Excerpted records:

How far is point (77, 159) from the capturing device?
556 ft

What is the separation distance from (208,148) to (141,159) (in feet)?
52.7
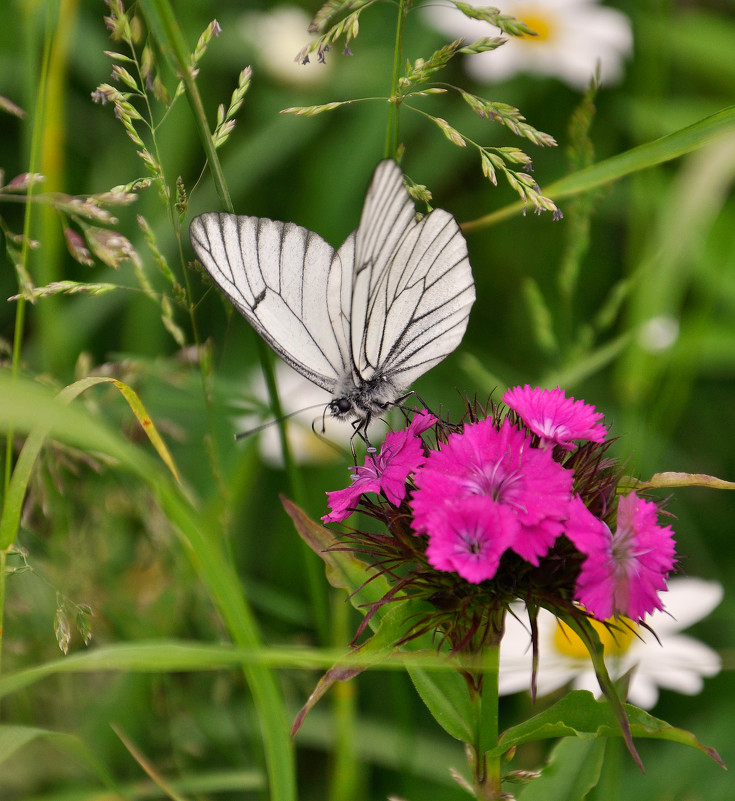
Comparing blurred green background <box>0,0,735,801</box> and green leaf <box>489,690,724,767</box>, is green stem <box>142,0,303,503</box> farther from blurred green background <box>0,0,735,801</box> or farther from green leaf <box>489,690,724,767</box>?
green leaf <box>489,690,724,767</box>

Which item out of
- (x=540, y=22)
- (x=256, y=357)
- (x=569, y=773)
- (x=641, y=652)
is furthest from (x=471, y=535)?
(x=540, y=22)

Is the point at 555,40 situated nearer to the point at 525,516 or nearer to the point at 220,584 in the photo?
the point at 525,516

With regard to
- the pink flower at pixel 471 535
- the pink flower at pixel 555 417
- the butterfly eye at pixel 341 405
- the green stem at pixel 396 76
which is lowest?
the pink flower at pixel 471 535

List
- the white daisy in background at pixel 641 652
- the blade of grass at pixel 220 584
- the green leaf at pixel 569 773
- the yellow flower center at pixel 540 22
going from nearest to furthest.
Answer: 1. the blade of grass at pixel 220 584
2. the green leaf at pixel 569 773
3. the white daisy in background at pixel 641 652
4. the yellow flower center at pixel 540 22

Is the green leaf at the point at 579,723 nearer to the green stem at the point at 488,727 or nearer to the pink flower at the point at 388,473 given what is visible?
the green stem at the point at 488,727

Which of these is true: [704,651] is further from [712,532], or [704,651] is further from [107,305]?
[107,305]

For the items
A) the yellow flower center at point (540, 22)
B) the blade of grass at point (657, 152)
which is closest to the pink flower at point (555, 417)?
the blade of grass at point (657, 152)

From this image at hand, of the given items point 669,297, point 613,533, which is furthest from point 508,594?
point 669,297
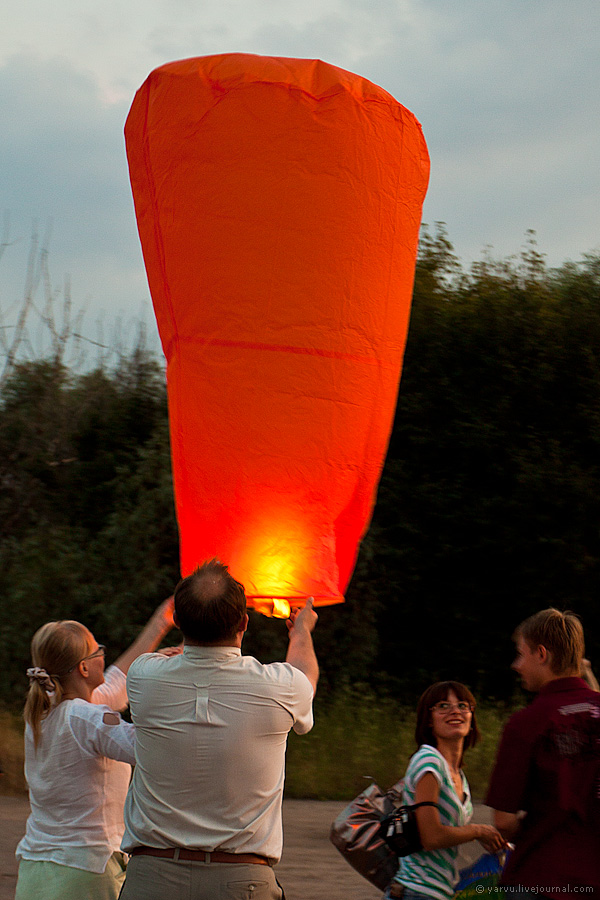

Task goal:
Return all of the rows above verbatim, leaving out the pictures.

Complete response:
How far is point (77, 159) from the capturing device?
556 ft

What is the separation distance from (208,148) to (141,159) (in feet)?
52.7
Comparing blurred green background <box>0,0,735,801</box> and green leaf <box>489,690,724,767</box>, is green stem <box>142,0,303,503</box> farther from blurred green background <box>0,0,735,801</box> or farther from green leaf <box>489,690,724,767</box>?
green leaf <box>489,690,724,767</box>

Which item out of
- (x=540, y=22)
- (x=256, y=357)
- (x=569, y=773)
- (x=641, y=652)
is furthest from (x=471, y=535)?
(x=540, y=22)

Is the point at 555,40 situated nearer to the point at 525,516 or nearer to the point at 220,584 in the photo?
the point at 525,516

With regard to
- the pink flower at pixel 471 535
- the pink flower at pixel 555 417
- the butterfly eye at pixel 341 405
- the green stem at pixel 396 76
which is lowest?
the pink flower at pixel 471 535

List
- the white daisy in background at pixel 641 652
- the blade of grass at pixel 220 584
- the green leaf at pixel 569 773
- the yellow flower center at pixel 540 22
going from nearest to furthest.
Answer: 1. the blade of grass at pixel 220 584
2. the green leaf at pixel 569 773
3. the white daisy in background at pixel 641 652
4. the yellow flower center at pixel 540 22

Is the green leaf at the point at 579,723 nearer to the green stem at the point at 488,727 or nearer to the pink flower at the point at 388,473 given what is visible?
the green stem at the point at 488,727

Which of these is true: [704,651] is further from [712,532], or [704,651] is further from [107,305]?
[107,305]

For the items
A) the yellow flower center at point (540, 22)
B) the blade of grass at point (657, 152)
which is closest to the pink flower at point (555, 417)?
the blade of grass at point (657, 152)

From this image at hand, of the given items point 669,297, point 613,533, which is furthest from point 508,594?
point 669,297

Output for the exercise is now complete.